Being on the Board of Directors for the Cool Aid Society allows me to continue to contribute in that way and to be part of the concrete world.  I feel good about it because the Cool Aid Society — the work it does with people who live and who have lived on the streets — is pretty darn terrific.

 

Would you give us a little insight into your life, perhaps a snippet of a momentous or life-changing situation or occasion?

 

Three things:

1. When I was ten or eleven, I shook hands with Fidel Castro, one of my father’s great heros, at the Dorval Airport.  We lived close to the airport. I have dined out on that a number of times.

2. The Women’s Movement of the seventies changed my life entirely, and for that I am grateful.  I know I’m not alone in that, but the Women’s Movement shook us all up, a whole generation.  Nothing was ever the same again for me.

3. I just returned from a five-day meditation retreat.  I have been practicing insight meditation since 1998.  This practice has calmed my mind enormously, but I have miles to go.

 

Which writers have most influenced you and your work?

 

My two major teachers, Lorna Crozier and Patrick Lane have directly influenced my work for years.  I am thankful for their generous teaching and deep understanding of the craft and meaning of poetry.  Tim Lilburn and Steve Price were also invaluable teachers.

I would love to write like Gerard Manly Hopkins; his writing is a beacon for me.  As are the writings of Dionne Brand, James Wright, Don Domanski, Elizabeth Bishop. . . For starters.

 

Your poetry is studded with fabulous diction and sensory delights. One example from many is in your new book, The Girls with Stone Faces. Lines from the poem, “On Relief in the Thirties” read:
“and eggs   always eggs / from the chickens that peck the backyard / or there might be sardines cats licking the tins / tongues risky on the razor sharp lids.”
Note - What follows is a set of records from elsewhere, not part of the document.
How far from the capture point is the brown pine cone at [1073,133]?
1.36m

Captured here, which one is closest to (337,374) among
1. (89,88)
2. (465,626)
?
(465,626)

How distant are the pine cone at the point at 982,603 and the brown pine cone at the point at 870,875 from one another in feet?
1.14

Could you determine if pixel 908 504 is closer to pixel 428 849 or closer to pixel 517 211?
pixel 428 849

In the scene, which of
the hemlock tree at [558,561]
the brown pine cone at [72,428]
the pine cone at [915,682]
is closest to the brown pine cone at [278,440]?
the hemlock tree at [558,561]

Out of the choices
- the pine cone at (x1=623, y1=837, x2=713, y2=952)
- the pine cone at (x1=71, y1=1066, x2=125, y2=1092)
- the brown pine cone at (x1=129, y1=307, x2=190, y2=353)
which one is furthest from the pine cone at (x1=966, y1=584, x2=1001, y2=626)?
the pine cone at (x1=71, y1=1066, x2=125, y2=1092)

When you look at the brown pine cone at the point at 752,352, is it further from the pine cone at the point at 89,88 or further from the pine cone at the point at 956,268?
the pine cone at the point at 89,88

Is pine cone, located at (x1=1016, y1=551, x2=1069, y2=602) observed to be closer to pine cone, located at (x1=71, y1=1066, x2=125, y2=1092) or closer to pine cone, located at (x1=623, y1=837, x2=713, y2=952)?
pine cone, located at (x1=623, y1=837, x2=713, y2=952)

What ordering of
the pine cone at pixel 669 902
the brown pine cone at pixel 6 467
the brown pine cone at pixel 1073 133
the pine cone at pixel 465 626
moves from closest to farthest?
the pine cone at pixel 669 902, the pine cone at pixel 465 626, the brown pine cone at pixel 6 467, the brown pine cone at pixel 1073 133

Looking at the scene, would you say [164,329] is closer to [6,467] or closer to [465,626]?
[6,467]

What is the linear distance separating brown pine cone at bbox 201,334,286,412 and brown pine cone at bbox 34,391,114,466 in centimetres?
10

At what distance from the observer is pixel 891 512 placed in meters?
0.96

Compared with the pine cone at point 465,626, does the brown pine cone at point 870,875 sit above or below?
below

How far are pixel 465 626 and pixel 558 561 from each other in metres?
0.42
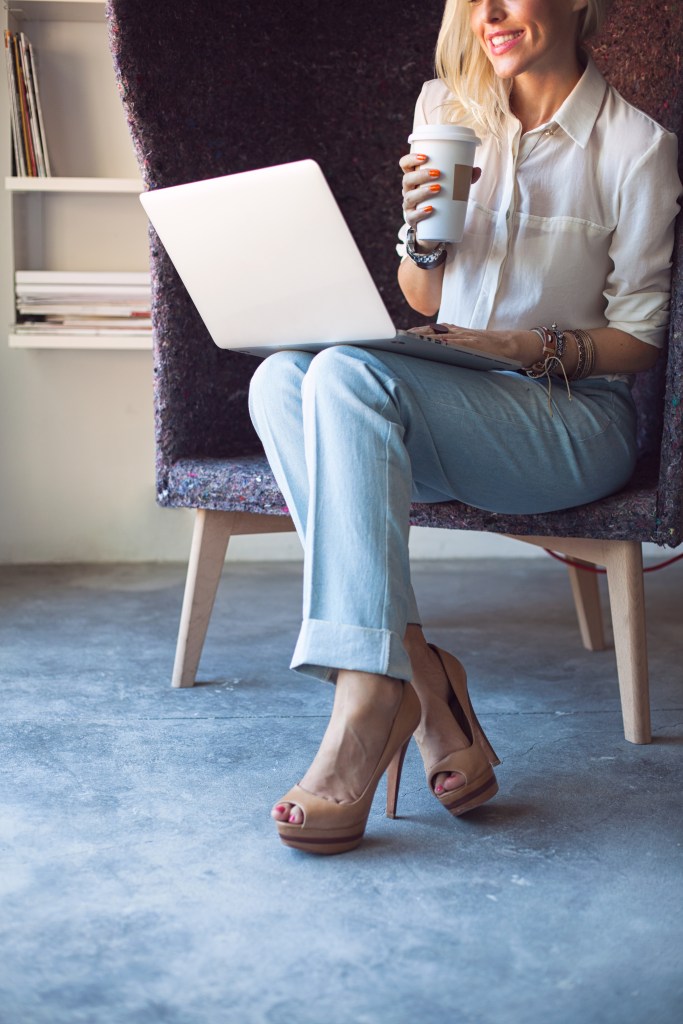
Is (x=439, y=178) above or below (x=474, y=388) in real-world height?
above

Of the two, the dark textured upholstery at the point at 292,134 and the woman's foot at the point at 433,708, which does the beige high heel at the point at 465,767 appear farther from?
the dark textured upholstery at the point at 292,134

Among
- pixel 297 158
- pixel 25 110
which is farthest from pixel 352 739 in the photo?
pixel 25 110

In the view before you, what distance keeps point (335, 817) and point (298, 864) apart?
53 millimetres

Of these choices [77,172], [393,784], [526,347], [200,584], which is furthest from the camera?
[77,172]

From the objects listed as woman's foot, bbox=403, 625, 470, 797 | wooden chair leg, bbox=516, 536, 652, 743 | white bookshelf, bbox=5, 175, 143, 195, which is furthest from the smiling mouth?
white bookshelf, bbox=5, 175, 143, 195

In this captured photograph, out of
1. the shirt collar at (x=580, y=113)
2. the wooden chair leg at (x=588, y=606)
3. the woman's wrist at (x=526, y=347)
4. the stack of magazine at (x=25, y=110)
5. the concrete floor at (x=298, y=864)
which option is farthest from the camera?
the stack of magazine at (x=25, y=110)

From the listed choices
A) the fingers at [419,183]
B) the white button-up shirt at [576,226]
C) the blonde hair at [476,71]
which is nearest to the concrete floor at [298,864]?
the white button-up shirt at [576,226]

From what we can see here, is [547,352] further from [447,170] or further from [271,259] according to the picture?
[271,259]

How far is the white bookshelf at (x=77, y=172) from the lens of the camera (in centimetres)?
218

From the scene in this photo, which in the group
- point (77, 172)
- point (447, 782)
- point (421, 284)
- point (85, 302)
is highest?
point (77, 172)

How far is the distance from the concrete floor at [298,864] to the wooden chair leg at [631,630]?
4cm

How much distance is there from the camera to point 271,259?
3.65 ft

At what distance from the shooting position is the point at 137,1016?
2.48 ft

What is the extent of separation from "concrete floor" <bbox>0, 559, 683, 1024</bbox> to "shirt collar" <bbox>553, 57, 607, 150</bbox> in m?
0.71
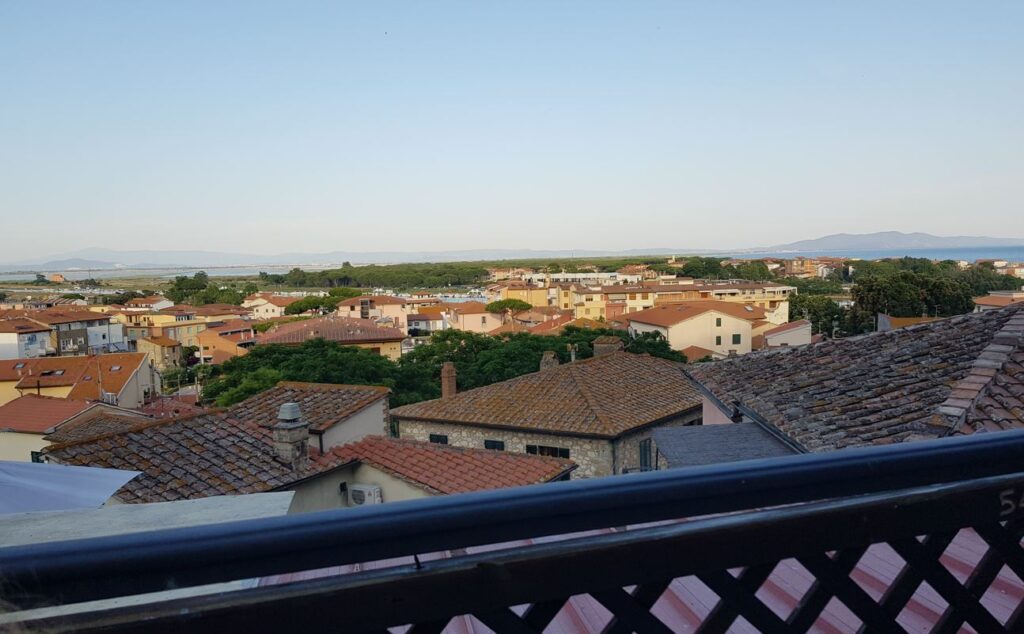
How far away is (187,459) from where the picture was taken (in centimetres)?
935

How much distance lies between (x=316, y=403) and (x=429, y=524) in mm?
12640

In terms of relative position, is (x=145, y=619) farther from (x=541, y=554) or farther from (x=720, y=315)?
(x=720, y=315)

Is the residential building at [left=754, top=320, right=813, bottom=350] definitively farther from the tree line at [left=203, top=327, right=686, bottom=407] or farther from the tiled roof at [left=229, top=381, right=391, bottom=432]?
the tiled roof at [left=229, top=381, right=391, bottom=432]

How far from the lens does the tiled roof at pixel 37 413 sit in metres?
19.8

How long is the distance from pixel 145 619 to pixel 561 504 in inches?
20.0

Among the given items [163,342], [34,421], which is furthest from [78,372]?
[163,342]

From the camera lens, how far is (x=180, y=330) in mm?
62344

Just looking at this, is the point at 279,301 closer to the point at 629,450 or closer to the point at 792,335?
the point at 792,335

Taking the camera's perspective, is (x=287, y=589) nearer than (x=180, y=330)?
Yes

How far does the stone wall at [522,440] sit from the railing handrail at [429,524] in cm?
1462

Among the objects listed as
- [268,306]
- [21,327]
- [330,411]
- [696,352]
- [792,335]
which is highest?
[330,411]

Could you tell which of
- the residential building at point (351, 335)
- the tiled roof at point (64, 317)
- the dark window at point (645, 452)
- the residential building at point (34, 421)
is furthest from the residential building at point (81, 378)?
the dark window at point (645, 452)

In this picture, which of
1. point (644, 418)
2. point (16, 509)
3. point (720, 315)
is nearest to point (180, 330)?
point (720, 315)

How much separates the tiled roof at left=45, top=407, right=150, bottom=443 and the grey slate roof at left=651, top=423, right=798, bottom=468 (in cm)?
1486
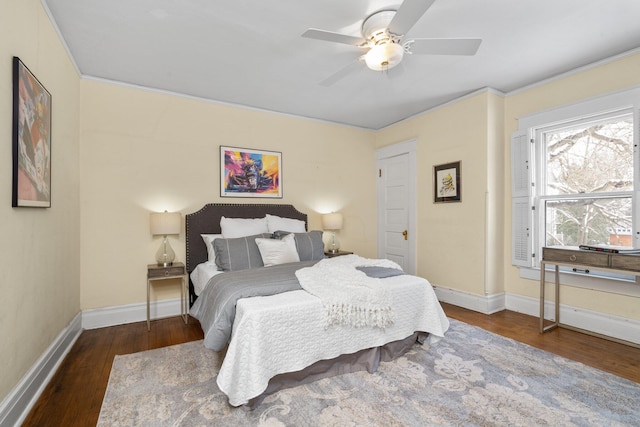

One can almost hear the rough rasp of a cat’s tongue, and at the same time feel the “razor sharp lid” on one’s own tongue! During your poem-writing process, do such lovely word clutches evolve into being? Or do you keep a Moleskine notebook (or the like) of observations from which to pluck ideas?

 

Thanks, Samantha.  I used to keep a notebook of words that I admired, unusual words, evocative words, precise words.  There are so many words to admire, and poetry is so dependent on words, word choices, the placement of words in their “clutches,” as you say.  But I didn’t ever use this notebook in ways that I had envisioned. I suppose I would have to admit that I have effectively abandoned it.  I should review the notebook and write a poem using all the beguiling words that I had once netted.  But in fact, the words and word clutches evolve as I write a poem – or as I revise it.  Or as I revise it again.